By now we are all aware that the new 2013 – 2016 CoP places a huge emphasis on artistry on both beam and floor….
At the WAG Brevet Intercontinental Course in December, the judges were shown videos of former Soviet gymnast Oksana Omelianchik. The judges were informed that Omelianchik had perfect artistry, her beam routines flowed as if she were performing on floor. …
Click PLAY or watch it on YouTube.







11 comments ↓
Does anyone think that it is possible to define artistry? My mother loves Gabby’s floor routine and thinks it shows a good modern playful dance styles, but I know there are some who think it isn’t classical enough or whatever– it’s hard to get everyone to agree on that.
I don’t think artistry is always about being classical… For me artistry is a lot about the little touches. A truly artistic gymnast, to me, feels the choreography. It’s the head movements, the extension right through to the finger tips, little flourishes. Omelianchik’s routines were performances rather than routines. It is hard to define I guess, but I know it when I see it!
“Does anyone think that it is possible to define artistry?” It’s possible, but everyone seems to have his or her own definition.
Marcel Duchamp did a pretty good job of articulating what Crytal J is discussing:
““The creative act is not performed by the artist alone; the spectator brings the work in contact with the external world by deciphering and interpreting its inner qualifications and thus adds his contribution to the creative act.”
I actually quite liked that beam routine, normally beam is as boring as bat shit. Too many crappy leaps and pointless arm wiggling. But putting too much emphasis on artistry in the score is difficult and dangerous. Art by its nature is subjective and having too much emphasis really opens the door for cheating by the judges.
Gabby has no artistry in her floor routine. She looks like a fish flopping around out of water. She is stiff and has no flow to her movements.
Artistry isn’t about classic music. Its about flow , V and connection to the music. Gabby has none of that.
I’m with Jenny. Gabby’s FX in 2012 was *awful* – bad choreography and bad performance combined.

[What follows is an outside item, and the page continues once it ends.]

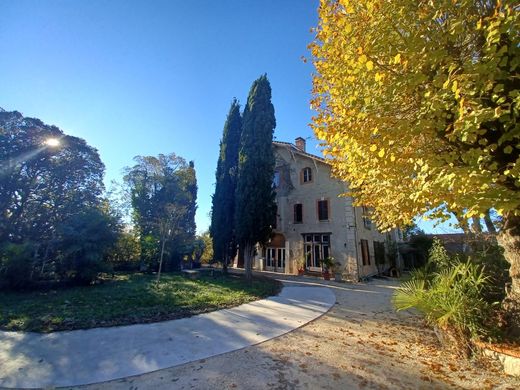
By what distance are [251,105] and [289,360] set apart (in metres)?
14.6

But back to the subject of artistry on BB – while I wouldn’t refer to “cheating” by judges as a given (not like the old old days of “general impression”) I would say that the difficulty of interpreting what is meant by “beam artistry” is a real problem. And IMHO Omeliantchik doesn’t really help answer it.
I think one of the worst artistic effects is allowing false connections. the front to back stuff. The flip, circle arms, flip again stuff. Really just truly connected rebounding or stepping skills (as on floor) should be allowed. It would really be fine, people. Make connection something special. It is OK if it is rarer.
as Komachi deftly notes thru the Duchamp quote, the audience should be a willing participant in the artistic act. BUT it needs to start with the artist, or in the case of gymnastics and dance, at least the choreographer first – there needs to be a someone’s POV (point of view) on display. On beam, this is most obvious, in routines like this one from the Golden Age, in skill selection, tailoring of skill placement and basic body movement to the INDIVIDUAL quality of the movement, said gymnast’s basic conditioning and body development in relationship to recognized norms, and on beam, most importantly phrasing of skill groupings and RHYTHM. Without phrasing and rhythm, beam becomes a bland recitation of the COP, which is what we have now in almost every elite beam set in captivity.
And it’s worth repeating that a slavish focus on “objectivity” is what has lead WAG to it’s current sorry state (with MAG not so far behind). This sport needs a huge injection of subjectivity – STAT!
Eff subjectivity. Sport has a HUGE history of score cheating (maybe not all rooted out yet). Don’t open the door to the thieves.